== CHALLENGE ==
Continue the description of the Arthur Miller documentary, picking up right after its final sentence.

Leopold Hoesch
Henrike Sandner
Vera Bertram & Thorben Bockelmann
1 x 60'
Ulrich Stein
Arthur Miller
A man of his century

Arthur Miller is the star of the American theatre. A charismatic intellectual and a left-wing seducer who knew we are all just losers. Throughout his life he remained torn between the longing for success, love and endless self-doubt.

A film about Arthur Miller is a film about the 20th century. The 1920s in New York, America's role in the Second World War, the American dream in the form of Marilyn Monroe, the illusion of Hollywood, the theatre world of Broadway, the hunt for communists in the MacCarthy era, premieres of Miller's plays.
His most famous play, Death of a Salesman, is considered a "watershed" of American theatre. Miller's art was to put his finger in the wounds of America. With his plays he wanted to create a connection between the political and the personal. His plays were criticised because he held up a mirror to America and celebrated because people left the theatre deeply touched.

== PROVIDED MATERIAL ==
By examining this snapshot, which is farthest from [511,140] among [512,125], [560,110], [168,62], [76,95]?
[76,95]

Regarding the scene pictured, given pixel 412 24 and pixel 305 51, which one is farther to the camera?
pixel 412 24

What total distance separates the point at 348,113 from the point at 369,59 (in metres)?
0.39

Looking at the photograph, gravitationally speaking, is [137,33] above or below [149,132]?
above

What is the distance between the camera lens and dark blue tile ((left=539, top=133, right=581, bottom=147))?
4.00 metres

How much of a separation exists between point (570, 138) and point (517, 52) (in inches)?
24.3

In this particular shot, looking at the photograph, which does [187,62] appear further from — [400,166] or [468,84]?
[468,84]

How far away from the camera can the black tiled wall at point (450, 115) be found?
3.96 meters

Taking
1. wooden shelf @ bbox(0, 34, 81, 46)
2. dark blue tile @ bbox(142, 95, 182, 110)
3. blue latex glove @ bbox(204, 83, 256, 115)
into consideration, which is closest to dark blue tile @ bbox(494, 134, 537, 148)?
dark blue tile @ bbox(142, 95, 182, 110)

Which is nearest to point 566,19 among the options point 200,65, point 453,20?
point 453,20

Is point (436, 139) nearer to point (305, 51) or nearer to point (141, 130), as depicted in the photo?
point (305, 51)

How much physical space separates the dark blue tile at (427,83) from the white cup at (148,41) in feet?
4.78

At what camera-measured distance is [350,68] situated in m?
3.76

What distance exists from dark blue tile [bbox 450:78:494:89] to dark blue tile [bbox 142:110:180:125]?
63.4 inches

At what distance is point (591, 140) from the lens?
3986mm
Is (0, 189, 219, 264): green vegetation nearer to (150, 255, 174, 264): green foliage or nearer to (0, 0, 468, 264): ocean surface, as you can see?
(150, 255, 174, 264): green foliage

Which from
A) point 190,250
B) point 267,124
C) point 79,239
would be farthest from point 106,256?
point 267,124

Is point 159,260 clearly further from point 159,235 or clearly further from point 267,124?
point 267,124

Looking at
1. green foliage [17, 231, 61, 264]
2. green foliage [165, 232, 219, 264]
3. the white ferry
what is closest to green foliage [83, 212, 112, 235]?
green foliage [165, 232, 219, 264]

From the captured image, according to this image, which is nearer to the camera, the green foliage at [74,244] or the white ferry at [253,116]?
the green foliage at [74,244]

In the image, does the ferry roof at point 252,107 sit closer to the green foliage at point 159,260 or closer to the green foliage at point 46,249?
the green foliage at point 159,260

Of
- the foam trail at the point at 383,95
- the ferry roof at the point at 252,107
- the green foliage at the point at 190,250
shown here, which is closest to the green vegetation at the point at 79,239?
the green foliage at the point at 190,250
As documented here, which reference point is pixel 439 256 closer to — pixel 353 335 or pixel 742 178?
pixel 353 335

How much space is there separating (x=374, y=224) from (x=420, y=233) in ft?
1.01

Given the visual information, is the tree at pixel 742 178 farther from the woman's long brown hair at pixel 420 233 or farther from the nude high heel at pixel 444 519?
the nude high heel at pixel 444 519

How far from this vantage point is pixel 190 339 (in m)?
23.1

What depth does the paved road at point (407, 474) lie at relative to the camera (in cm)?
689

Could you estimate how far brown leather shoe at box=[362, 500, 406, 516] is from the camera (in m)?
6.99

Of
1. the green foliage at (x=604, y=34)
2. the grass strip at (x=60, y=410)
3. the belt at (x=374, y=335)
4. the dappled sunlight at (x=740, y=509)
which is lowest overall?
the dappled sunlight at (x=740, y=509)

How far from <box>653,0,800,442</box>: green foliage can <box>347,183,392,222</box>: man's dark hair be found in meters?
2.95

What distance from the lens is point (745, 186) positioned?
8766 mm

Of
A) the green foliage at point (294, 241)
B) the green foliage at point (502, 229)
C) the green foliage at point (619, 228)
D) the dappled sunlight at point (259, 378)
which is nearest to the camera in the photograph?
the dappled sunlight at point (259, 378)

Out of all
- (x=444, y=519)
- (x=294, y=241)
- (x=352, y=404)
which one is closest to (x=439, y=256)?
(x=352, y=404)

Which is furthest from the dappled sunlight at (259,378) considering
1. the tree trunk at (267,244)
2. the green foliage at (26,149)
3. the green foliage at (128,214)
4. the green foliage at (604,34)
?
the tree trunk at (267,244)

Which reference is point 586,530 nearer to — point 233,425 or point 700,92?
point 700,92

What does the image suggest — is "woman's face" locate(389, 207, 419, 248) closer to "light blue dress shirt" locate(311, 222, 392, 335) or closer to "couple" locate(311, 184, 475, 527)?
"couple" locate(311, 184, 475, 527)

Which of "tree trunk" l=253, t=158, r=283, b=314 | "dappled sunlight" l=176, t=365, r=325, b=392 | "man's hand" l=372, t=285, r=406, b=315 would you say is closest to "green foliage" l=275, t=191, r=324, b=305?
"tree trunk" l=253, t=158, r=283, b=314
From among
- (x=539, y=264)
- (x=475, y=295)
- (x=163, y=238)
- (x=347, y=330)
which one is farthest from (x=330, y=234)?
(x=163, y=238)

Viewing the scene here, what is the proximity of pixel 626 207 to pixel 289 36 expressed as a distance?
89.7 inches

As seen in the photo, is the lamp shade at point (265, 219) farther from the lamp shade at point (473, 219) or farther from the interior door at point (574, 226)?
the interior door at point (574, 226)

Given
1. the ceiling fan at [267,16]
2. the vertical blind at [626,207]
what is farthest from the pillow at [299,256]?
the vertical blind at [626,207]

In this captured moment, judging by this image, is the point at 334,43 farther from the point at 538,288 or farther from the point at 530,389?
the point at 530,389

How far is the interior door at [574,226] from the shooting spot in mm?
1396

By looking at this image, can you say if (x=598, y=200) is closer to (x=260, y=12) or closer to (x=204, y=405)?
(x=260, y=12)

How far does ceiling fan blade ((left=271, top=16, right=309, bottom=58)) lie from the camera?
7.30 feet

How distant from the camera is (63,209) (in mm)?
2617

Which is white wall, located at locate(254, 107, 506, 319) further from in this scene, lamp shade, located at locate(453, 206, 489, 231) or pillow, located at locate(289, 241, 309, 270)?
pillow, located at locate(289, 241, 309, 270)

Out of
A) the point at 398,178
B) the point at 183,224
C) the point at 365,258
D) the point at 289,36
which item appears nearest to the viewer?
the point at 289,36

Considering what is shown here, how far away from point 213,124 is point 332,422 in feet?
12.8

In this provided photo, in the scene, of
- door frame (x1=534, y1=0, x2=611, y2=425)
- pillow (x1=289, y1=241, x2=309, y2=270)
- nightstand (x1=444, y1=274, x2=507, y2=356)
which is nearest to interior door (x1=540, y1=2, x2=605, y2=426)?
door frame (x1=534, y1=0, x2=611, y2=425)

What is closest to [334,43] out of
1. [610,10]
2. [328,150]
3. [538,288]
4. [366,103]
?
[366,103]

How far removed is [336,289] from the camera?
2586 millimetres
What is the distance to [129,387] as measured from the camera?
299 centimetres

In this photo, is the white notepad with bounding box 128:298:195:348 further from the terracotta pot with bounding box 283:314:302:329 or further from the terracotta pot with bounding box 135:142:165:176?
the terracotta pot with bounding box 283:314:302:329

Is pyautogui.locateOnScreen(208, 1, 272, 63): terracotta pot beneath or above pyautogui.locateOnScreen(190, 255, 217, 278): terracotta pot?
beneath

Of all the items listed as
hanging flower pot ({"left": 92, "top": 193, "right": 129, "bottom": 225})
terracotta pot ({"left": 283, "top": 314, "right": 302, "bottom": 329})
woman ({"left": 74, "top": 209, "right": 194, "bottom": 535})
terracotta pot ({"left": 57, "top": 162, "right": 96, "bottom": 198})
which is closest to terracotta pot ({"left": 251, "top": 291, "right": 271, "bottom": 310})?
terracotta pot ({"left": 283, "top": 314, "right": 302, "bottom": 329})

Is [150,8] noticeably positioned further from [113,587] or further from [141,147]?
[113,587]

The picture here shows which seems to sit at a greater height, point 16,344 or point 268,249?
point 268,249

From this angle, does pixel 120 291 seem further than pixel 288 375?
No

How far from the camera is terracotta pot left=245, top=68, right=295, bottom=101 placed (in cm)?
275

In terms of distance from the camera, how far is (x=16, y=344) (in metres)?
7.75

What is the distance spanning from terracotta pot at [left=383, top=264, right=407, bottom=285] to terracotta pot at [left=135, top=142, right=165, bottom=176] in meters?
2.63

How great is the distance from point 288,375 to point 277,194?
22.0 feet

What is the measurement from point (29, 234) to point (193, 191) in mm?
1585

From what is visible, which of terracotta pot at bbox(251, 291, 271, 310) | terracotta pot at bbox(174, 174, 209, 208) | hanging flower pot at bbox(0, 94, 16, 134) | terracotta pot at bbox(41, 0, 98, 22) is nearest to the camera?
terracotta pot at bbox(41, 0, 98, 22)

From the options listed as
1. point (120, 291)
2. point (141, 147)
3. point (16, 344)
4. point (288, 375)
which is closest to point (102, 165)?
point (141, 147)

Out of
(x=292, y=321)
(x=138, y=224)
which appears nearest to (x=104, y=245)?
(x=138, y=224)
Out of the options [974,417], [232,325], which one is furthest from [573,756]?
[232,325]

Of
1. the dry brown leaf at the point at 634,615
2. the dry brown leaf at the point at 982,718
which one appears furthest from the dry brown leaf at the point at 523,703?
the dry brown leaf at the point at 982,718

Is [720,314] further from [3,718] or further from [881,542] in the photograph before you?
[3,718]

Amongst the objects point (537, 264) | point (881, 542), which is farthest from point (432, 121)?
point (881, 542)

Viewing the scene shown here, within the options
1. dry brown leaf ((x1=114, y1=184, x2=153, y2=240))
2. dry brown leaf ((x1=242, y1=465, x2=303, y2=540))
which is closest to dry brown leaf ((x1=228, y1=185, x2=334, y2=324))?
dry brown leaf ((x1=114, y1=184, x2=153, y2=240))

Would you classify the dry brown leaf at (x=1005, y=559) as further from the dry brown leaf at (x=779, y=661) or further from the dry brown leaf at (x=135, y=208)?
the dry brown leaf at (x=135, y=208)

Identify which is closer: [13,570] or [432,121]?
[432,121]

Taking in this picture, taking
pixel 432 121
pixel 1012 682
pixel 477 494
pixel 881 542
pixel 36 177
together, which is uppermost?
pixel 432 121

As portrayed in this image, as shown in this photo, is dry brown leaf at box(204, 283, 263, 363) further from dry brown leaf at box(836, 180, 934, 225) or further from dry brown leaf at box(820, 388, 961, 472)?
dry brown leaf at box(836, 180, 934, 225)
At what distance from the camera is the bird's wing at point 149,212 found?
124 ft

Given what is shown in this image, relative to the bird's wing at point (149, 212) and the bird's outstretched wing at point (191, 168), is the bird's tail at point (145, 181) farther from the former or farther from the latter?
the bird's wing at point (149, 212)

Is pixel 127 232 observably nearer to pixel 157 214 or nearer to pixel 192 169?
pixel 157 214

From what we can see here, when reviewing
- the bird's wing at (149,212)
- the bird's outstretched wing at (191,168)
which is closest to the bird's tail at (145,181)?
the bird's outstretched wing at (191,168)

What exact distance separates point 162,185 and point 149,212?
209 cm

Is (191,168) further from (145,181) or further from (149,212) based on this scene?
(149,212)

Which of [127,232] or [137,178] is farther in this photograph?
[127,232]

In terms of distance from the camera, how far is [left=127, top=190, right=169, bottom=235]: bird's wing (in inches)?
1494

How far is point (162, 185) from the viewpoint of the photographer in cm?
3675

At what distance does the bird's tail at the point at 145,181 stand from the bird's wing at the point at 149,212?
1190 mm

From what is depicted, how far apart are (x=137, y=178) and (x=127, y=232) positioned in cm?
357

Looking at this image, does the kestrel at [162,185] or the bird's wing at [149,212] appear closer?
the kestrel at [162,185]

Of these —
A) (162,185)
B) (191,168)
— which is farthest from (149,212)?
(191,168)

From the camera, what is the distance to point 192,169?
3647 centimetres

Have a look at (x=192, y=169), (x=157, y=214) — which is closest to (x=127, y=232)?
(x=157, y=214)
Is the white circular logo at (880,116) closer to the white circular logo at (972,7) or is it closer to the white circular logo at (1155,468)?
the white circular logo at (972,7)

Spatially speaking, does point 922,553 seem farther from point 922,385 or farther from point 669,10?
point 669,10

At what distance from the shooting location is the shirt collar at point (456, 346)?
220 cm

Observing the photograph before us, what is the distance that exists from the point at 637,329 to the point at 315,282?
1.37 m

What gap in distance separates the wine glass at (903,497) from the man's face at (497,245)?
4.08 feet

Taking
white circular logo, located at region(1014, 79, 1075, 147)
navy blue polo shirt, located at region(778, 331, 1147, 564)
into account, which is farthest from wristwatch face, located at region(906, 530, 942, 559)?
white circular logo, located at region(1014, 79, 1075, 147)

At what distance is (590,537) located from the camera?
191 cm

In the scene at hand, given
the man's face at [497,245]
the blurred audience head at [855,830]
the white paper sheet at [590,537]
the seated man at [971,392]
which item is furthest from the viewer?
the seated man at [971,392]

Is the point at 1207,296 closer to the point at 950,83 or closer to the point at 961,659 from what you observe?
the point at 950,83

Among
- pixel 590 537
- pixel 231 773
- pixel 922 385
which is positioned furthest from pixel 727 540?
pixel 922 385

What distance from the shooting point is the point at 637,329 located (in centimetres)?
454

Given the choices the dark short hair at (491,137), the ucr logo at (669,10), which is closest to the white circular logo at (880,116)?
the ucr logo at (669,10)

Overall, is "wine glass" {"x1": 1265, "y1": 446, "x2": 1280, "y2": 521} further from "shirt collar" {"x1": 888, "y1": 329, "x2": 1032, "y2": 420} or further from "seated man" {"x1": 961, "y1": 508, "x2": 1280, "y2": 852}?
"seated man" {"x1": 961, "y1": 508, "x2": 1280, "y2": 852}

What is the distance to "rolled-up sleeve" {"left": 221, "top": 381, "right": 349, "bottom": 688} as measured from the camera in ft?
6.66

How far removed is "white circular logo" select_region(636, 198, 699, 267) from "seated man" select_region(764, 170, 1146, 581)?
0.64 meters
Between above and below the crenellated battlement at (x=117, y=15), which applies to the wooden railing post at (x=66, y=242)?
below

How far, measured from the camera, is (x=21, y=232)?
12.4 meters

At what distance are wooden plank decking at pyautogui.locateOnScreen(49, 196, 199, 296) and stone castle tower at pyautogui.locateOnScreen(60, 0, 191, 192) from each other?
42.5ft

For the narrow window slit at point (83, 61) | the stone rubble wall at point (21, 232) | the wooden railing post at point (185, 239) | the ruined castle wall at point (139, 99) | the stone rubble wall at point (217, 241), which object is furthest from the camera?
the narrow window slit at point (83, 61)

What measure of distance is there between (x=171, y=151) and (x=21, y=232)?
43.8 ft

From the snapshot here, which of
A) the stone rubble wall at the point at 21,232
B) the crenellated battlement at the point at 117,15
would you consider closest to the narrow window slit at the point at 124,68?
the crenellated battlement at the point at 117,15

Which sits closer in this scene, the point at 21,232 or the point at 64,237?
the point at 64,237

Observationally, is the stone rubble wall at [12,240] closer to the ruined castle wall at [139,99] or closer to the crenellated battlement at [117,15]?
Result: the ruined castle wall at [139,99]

== TASK RESPONSE ==
On the one hand, he makes himself an advocate for the little people, was an avowed Marxist who was always more attracted to the failed than the successful. Yet he was also susceptible to the glamour and the flash. His marriage to Marylin Monroe increased his public profile enormously. The legendary McCarthy Committee also wanted to profit from the playwright's sudden celebrity and summoned him. The fact that he did not cooperate with the Committee on Un-American Activities makes him a heroic figure. But it was not this that made the headlines, but his impending marriage to Hollywood diva Marilyn Monroe.
The image the world has of Arthur Miller to this day is that of a left-wing moralist who married the most exciting woman in Hollywood. But Arthur Miller lived a life of the century. He is more than the diva's controversial third husband. Arthur Miller is America's conscience. One who believed you could change the world with theatre. This year he would have been 100 years old.

The film shows the life and work of Arthur Miller in archive footage. Companions such as Dustin Hoffman, Volker Schlöndorff and his sister Joan Copeland have their say.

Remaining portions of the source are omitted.